El sorpresivo anuncio de Jacinda Ardern, la primera ministra neozelandesa de que no se presentará a la reelección, ha sido saludado como una muestra de desprendimiento, de honestidad y generosidad. La decisión de Ardern, que en estos años se ha convertido en un icono de la izquierda a nivel mundial, ha sido enaltecida por sus simpatizantes como un ejemplo extremo de desapego al poder, muy distinto y distante del que mostraría un macho-alfa, siempre dispuesto a liquidar a todos los que se opongan a sus designios.
Ardern habría antepuesto otros intereses -su salud o su familia- a la permanencia en el cargo.
Lo que se cita en segundo lugar es que Ardern, que lleva en el cargo desde 2017, tiene a su partido -los laboristas-, hundido en las encuestas frente al Partido Nacional de centroderecha, capitaneado por Christopher Luxon. Pese a que ella sigue siendo la figura más valorada de la política neozelandesa, el rápido deterioro de la situación económica y una inesperada oleada de violencia criminal, que ha creado la sensación de que Nueva Zelanda es un país inseguro, han derrumbado las expectativas electorales de los laboristas.

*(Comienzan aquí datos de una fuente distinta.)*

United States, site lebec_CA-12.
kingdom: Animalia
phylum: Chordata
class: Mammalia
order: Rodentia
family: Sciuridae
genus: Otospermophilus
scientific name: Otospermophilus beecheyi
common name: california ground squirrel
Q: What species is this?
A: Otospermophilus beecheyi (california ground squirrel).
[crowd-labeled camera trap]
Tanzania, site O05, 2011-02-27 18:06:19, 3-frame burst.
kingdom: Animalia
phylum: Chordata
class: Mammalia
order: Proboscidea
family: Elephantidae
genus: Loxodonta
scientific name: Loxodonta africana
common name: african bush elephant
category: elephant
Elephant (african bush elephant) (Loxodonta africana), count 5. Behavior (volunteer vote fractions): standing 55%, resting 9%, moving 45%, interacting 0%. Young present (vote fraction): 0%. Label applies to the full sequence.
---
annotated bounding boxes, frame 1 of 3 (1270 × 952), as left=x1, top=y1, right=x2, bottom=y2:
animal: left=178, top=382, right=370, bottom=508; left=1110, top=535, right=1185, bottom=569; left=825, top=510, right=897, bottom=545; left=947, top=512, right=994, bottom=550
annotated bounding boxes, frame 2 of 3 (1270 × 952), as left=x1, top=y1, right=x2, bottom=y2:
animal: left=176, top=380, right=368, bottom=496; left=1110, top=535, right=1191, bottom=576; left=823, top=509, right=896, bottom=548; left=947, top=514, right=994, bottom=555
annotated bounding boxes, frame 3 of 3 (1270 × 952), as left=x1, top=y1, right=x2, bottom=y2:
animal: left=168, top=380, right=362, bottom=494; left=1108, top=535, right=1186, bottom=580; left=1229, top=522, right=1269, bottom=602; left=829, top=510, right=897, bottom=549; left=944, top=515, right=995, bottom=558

Pero lo que definitivamente convierte el gesto de Ardern en una decisión totalmente normal dentro de la tradición política neozelandesa es que su predecesor en el liderazgo laborista, John Key, hizo exactamente lo mismo en 2016: anunció por sorpresa que renunciaba al cargo de primer ministro, en el que llevaba ocho años, porque dijo que quería pasar más tiempo con su familia. Una semana después, su número dos, Bill English se hacía cargo del gobierno.
El desapego al poder en Nueva Zelandia es fruto de una cultura política que una singularidad de la señora Ardern.